To adapt the CLER Pathways to Excellence for the international community, the leaders of the CLER Program and ACGME-I convened a working group composed of GME leaders (designated institutional officials or their designees) and organizational leaders in patient safety and health care quality improvement from Sponsoring Institutions accredited by or in dialogue with ACGME-I. Collectively, the document was informed by inputs from more than 40 participants from 22 Sponsoring Institutions/organizations across 12 countries, including Guatemala, Haiti, Jordan, Kenya, Lebanon, Oman, Pakistan, Qatar, Saudi Arabia, Singapore, the United Arab Emirates, and Vietnam. To begin this work, the participants reviewed Version 2.0 of the CLER Pathways to Excellence document to determine if each of the properties in the six Focus Areas needed modification to be more applicable internationally. Participants responded to an initial survey review of the CLER Pathways 2.0 document (i.e., pathways and properties) by reviewing each property in the Pathways document and marking it “keep as written,” “modify,” or “delete.” The results of the initial review were then collated and used to inform small- and large-group discussions held both in person and online via videoconference. Overall, most of the properties in Version 2.0 of the CLER Pathways to Excellence document were determined to be applicable and did not require modification. Several rounds of iterative discussions and revisions were required to modify approximately one quarter of the properties. Participants reached consensus on the final version presented in this document.

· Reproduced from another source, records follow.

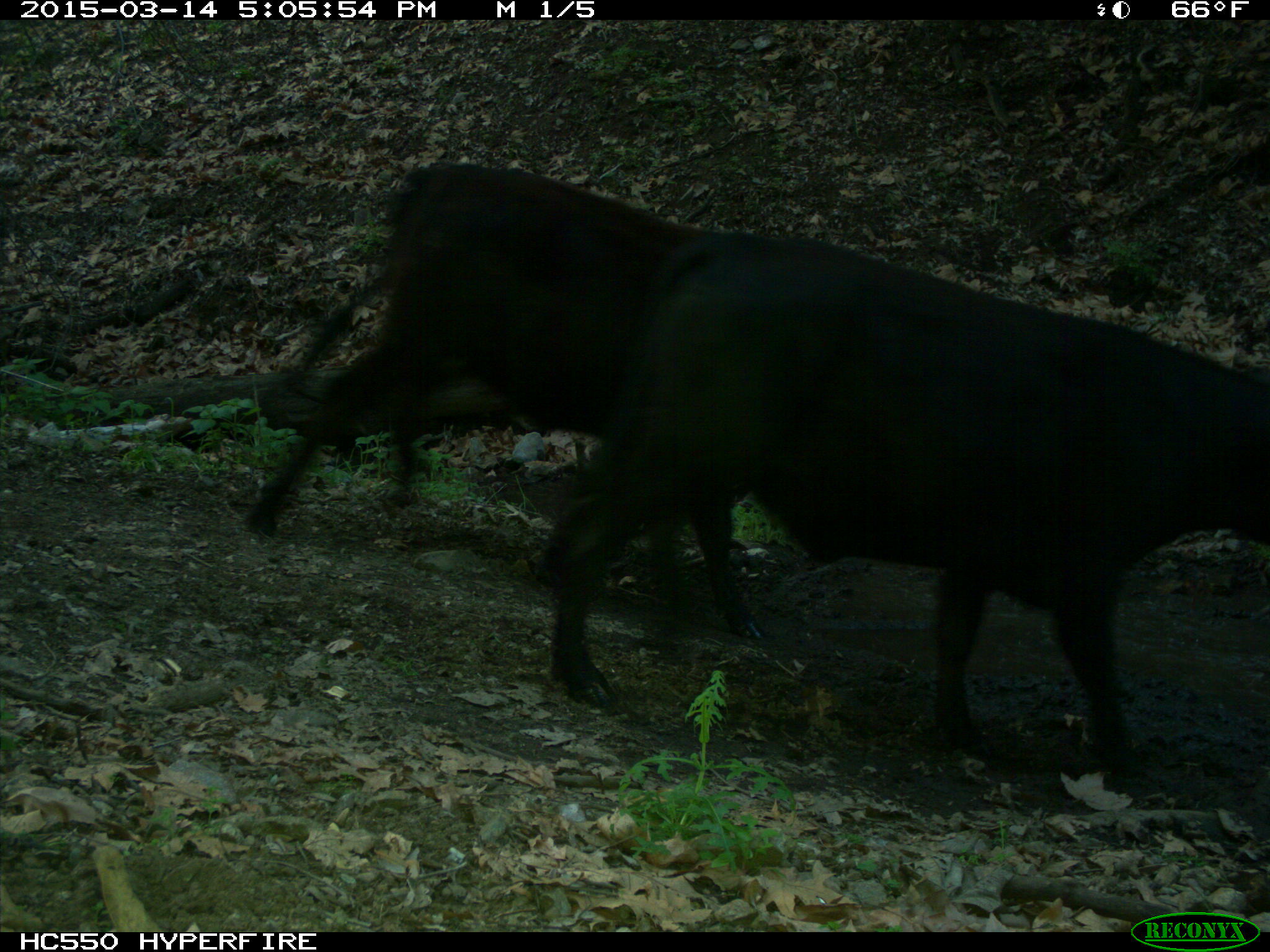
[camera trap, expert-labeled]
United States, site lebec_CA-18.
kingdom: Animalia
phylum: Chordata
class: Mammalia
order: Artiodactyla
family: Bovidae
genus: Bos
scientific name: Bos taurus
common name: domestic cow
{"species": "Bos taurus (domestic cow)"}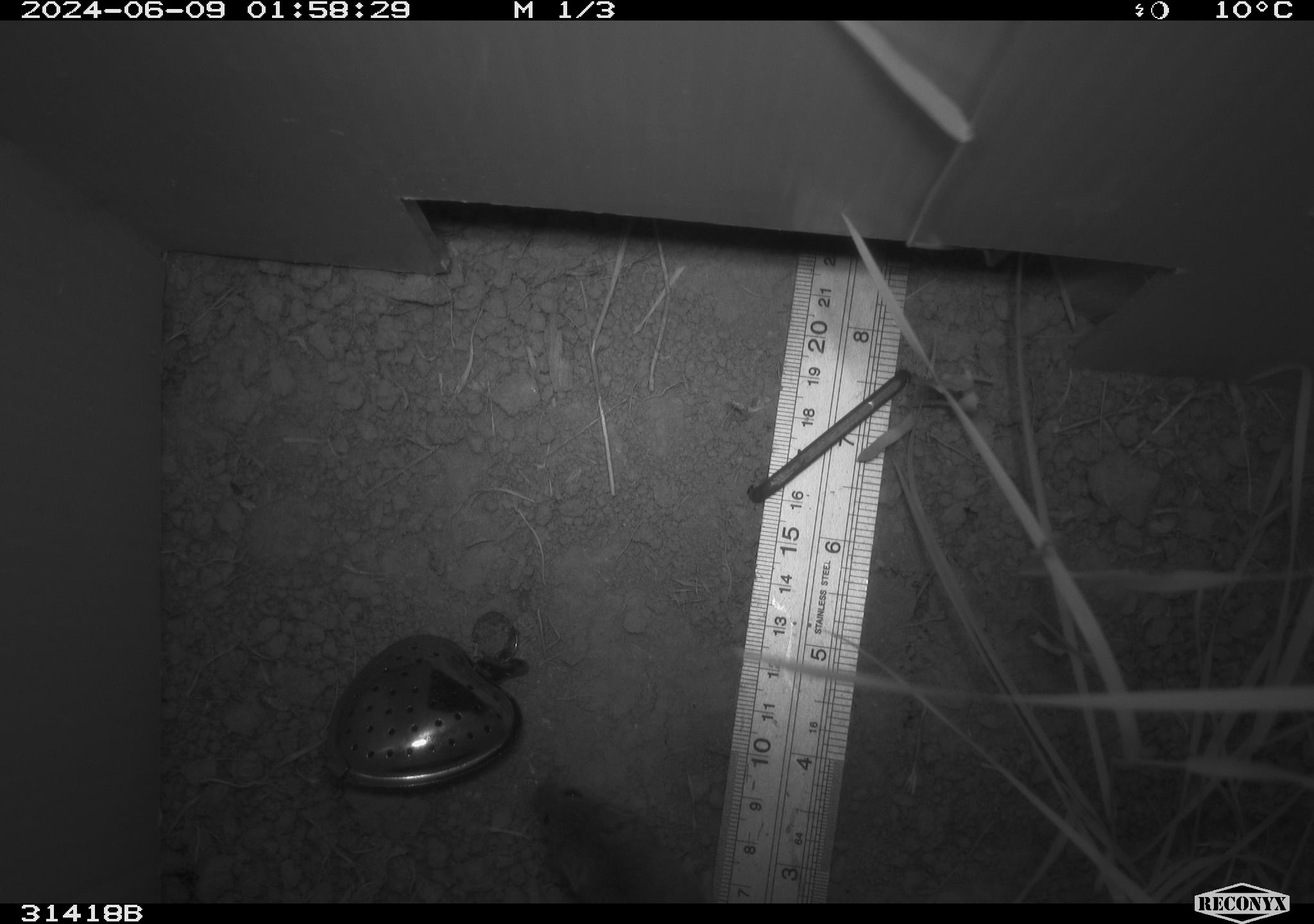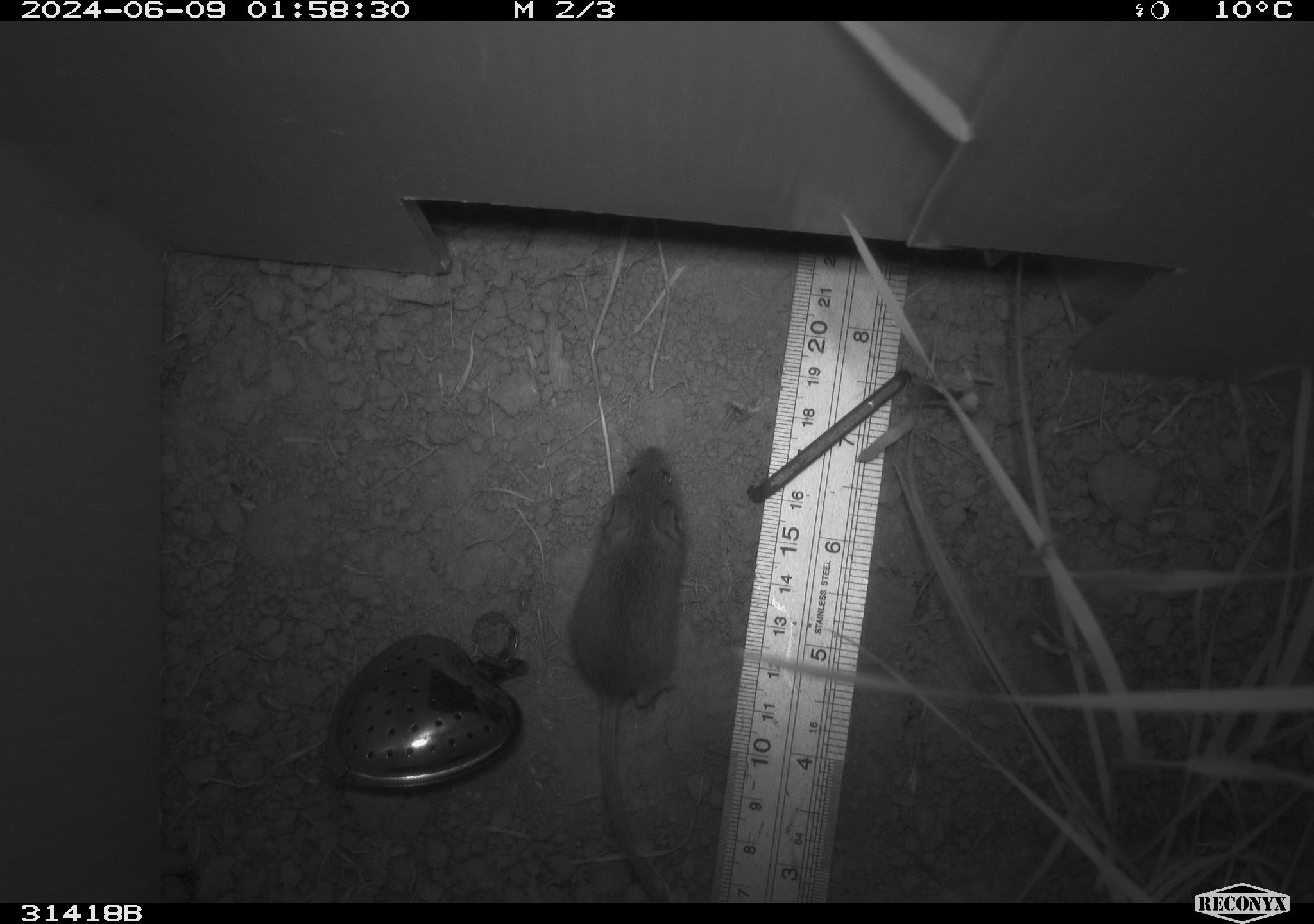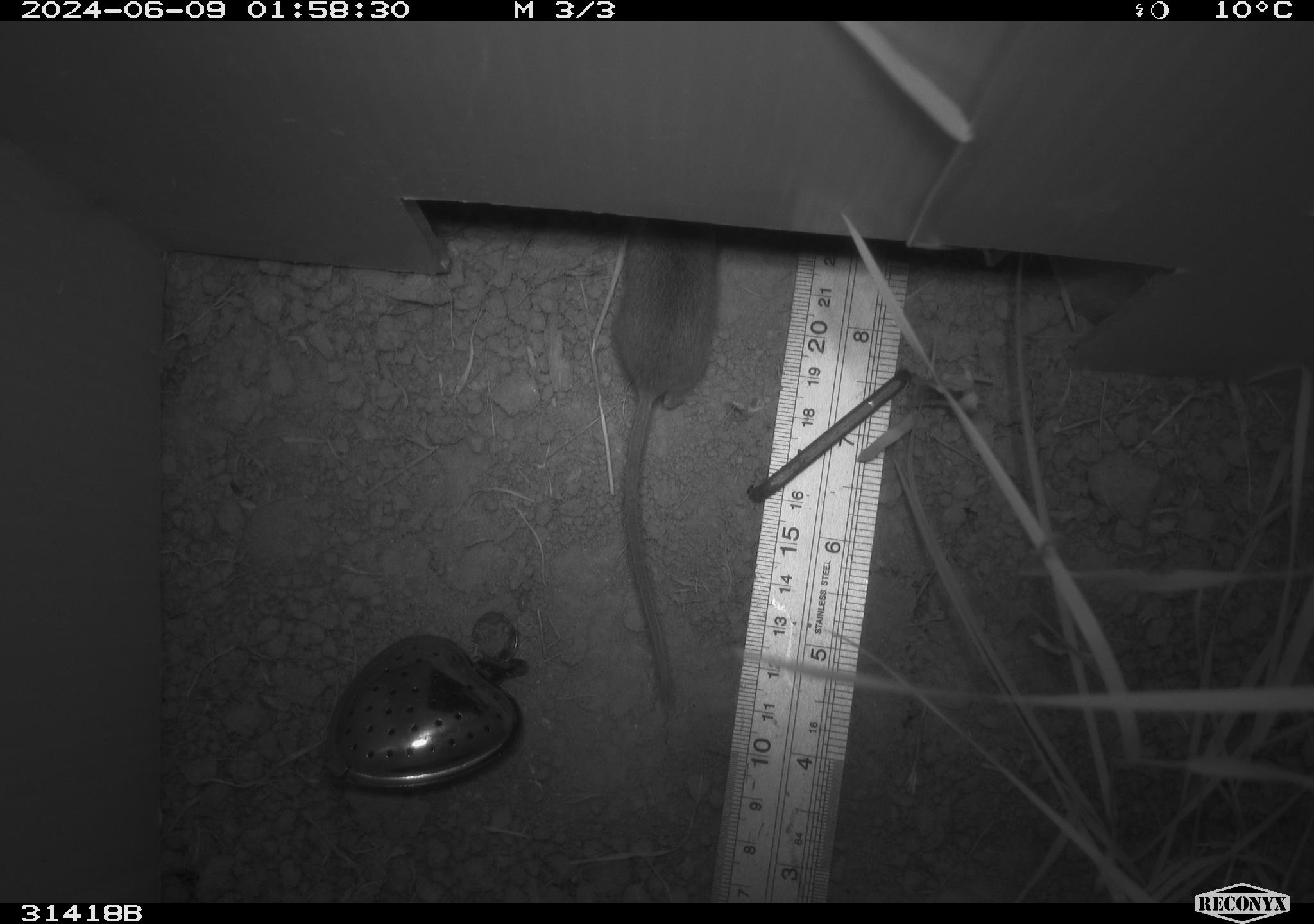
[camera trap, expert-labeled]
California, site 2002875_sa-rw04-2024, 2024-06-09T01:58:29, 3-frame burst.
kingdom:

USING THE PATHWAYS’ FRAMEWORK

The International Clinical Learning Environment Pathways to Excellence provides a framework for clinical sites to use in their continuing efforts to prepare the members of the clinical care team to deliver consistently safe, high-quality patient care. Central to the document is a series of pathways for each of the six Focus Areas, which are collectively essential to creating an optimal CLE. In turn, each pathway presents a series of key properties that CLEs, in collaboration with their GME leadership, can implement to optimize resident and fellow physicians’ engagement. For example, the Patient Safety Focus Area has defined pathways. The first is: PS Pathway 1: Education on patient safety Five properties are attached to this pathway—each designed to assess the GME connection to the structures and processes the CLE has put into place to promote safe, high-quality patient care. The first is: The clinical learning environment: a. Provides residents, fellows, and faculty members with interprofessional, experiential training on the principles and practices of patient safety. In total, this first version of the International Clinical Learning Environment Pathways presents six Focus Areas, 34 pathways, and 137 properties. The pathways and their properties cannot be achieved by GME leaders alone. To be successful, a close partnership is needed between GME leadership and the highest level of executive leadership at the clinical site. This guidance document is a tool to assist health care organizations in prioritizing and acting on opportunities to improve the CLE for resident and fellow physicians and—ultimately—patient care outcomes.

STRIVING FOR EXCELLENCE

The International CLE Pathways to Excellence is intended to accelerate conversations among educators, health care leaders, policy makers, and patients regarding the importance of continually assessing and improving the environments in which resident and fellow physicians learn and train, as well as the role of GME in promoting safe, high-quality patient care.